## Given problem 1
From the article below about the Penguins' 2015 draft, list the nationality of each forward the team selected, along with the round in which that player was taken.
## Given problem 2
Rewrite the article below from "None of these" to "last two seasons.", replacing "winger" with "forward".

## Document excerpt
■ ■ ■
For the first time in franchise history, the Pittsburgh Penguins used all four of their picks to select European-born forwards at the 2015 NHL Draft. It was also the first time it selected all forwards since 1978, when the draft was still referred to as the “NHL Amateur Draft.”
“That’s just the way the draft tumbled,” said Penguins Co-Director of Amateur Scouting Randy Sexton. “A little bit of a United Nations approach today I guess. But I think it’s good to have that mix in the organization. Most importantly we’re happy with the kids that we got, we don’t really care where they’re from.”
The Penguins added four players with high potential for their respective draft slots, albeit ones who are of the high risk/reward variety. They went to non-traditional markets for some of the talent too; drafting a Dutch forward in the second round, an overage Czech in the fifth round, and an overage German who spent last season with Western Michigan in the sixth round. In the seventh round, they selected a 6’7 Russian who played bantam in Wilkes-Barre and is committed to play college hockey for Penn State in 2016-17.
None of these forwards will make an immediate impact for the Penguins, but a couple—Daniel Sprong in particular—have the type of offensive potential that Pittsburgh has sorely lacked in their system.
Daniel Sprong, RW, Charlottetown Islanders (QMJHL)
2nd Round, 46th Overall
Height: 6-0, Weight: 180 lbs
Hailing from the Netherlands, Sprong could eventually join Ed Kea as only the second Dutch player to play in the NHL. The immensely skilled winger came to North America to play hockey at an early age, playing for the Wilkes-Barre Knights at the bantam level before eventually joining the Charlottetown Islanders of the QMJHL, where he has spent the last two seasons.
Sprong went into the draft touted as a potential late first-round pick, but he tumbled down to the 46th spot where the Penguins were happy to select him.
“We were delighted to get him,” said Sexton. “The two famous lines from every draft are, ‘We couldn’t believe he was still there’ and ‘we had him a lot higher on our list.’ Both were true today for Sprong.”
Sprong tries to model his skating and offensive style after two NHL stars: former Devils winger Ilya Kovalchuk, and Chicago Blackhawks forward Patrick Kane. He cites his shot and vision as his two greatest assets, though he is happy to do whatever the Penguins ask of him in order to make the team.
“I can play any role up front. If they want me to be more of a passer or scorer, I can do anything,” Sprong said. “I’d like to be a double threat when I get the puck, to either shoot or pass. My defensive game and my game without the puck [are things] Pittsburgh told me I had to work on and something I know I have to work on as well. I’m busy with it right now…and hopefully I can get that fixed as soon as possible.”
■ ■ ■
## Listing

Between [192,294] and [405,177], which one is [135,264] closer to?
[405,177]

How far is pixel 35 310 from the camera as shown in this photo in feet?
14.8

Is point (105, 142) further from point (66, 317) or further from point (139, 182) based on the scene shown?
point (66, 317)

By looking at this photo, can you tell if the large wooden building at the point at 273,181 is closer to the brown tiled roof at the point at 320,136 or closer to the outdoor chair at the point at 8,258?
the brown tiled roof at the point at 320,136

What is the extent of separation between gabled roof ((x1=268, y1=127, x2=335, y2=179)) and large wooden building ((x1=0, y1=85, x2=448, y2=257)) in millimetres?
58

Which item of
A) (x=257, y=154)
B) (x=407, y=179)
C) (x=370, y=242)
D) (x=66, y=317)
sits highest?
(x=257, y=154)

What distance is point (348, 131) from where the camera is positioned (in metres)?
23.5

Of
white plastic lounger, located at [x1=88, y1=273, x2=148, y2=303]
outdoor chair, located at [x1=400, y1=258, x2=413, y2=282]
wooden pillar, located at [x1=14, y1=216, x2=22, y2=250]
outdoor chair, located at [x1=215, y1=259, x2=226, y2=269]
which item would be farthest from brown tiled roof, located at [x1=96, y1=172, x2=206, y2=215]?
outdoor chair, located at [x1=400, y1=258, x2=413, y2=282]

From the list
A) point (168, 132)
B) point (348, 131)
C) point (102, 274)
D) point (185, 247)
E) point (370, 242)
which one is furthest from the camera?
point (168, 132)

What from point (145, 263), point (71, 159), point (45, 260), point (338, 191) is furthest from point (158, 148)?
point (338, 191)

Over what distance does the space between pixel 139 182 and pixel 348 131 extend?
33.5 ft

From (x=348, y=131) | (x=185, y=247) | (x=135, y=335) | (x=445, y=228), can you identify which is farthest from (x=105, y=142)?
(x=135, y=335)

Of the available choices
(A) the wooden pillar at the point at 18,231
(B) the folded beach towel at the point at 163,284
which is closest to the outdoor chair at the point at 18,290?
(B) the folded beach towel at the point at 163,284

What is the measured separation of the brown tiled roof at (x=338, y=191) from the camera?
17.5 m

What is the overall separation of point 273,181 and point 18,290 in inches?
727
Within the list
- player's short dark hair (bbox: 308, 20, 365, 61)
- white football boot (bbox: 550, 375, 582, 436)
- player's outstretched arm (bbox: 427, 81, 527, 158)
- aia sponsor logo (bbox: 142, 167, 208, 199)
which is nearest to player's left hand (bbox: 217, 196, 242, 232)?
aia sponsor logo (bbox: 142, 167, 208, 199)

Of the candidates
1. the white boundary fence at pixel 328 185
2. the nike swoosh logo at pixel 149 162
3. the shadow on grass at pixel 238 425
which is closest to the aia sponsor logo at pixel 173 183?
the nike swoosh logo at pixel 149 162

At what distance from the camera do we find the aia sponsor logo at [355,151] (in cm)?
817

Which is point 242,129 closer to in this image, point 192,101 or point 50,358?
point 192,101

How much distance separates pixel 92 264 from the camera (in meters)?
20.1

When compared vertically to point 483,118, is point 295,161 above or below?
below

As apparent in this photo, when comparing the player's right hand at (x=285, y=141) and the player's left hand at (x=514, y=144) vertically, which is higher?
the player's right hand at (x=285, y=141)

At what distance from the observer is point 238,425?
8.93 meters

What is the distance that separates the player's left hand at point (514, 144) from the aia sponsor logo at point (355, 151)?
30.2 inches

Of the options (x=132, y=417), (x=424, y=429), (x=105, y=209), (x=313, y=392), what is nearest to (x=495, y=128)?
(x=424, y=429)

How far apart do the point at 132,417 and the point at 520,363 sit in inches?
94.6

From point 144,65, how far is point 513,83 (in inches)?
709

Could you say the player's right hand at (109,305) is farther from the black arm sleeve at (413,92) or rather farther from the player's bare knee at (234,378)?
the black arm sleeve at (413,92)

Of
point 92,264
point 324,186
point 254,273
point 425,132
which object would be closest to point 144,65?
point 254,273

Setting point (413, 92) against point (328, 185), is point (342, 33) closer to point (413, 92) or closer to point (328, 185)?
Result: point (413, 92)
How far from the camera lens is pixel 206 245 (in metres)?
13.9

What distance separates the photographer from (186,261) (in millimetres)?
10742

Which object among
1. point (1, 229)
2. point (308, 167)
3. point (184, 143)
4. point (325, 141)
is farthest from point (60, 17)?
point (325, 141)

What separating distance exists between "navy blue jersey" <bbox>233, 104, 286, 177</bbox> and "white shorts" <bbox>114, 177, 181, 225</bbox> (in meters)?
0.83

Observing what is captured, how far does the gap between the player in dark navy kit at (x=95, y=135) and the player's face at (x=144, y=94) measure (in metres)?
■ ■ ■
## Reply 1
Dutch (second round), Czech (fifth round), German (sixth round), Russian (seventh round)

## Reply 2
None of these forwards will make an immediate impact for the Penguins, but a couple—Daniel Sprong in particular—have the type of offensive potential that Pittsburgh has sorely lacked in their system.
Daniel Sprong, RW, Charlottetown Islanders (QMJHL)
2nd Round, 46th Overall
Height: 6-0, Weight: 180 lbs
Hailing from the Netherlands, Sprong could eventually join Ed Kea as only the second Dutch player to play in the NHL. The immensely skilled forward came to North America to play hockey at an early age, playing for the Wilkes-Barre Knights at the bantam level before eventually joining the Charlottetown Islanders of the QMJHL, where he has spent the last two seasons.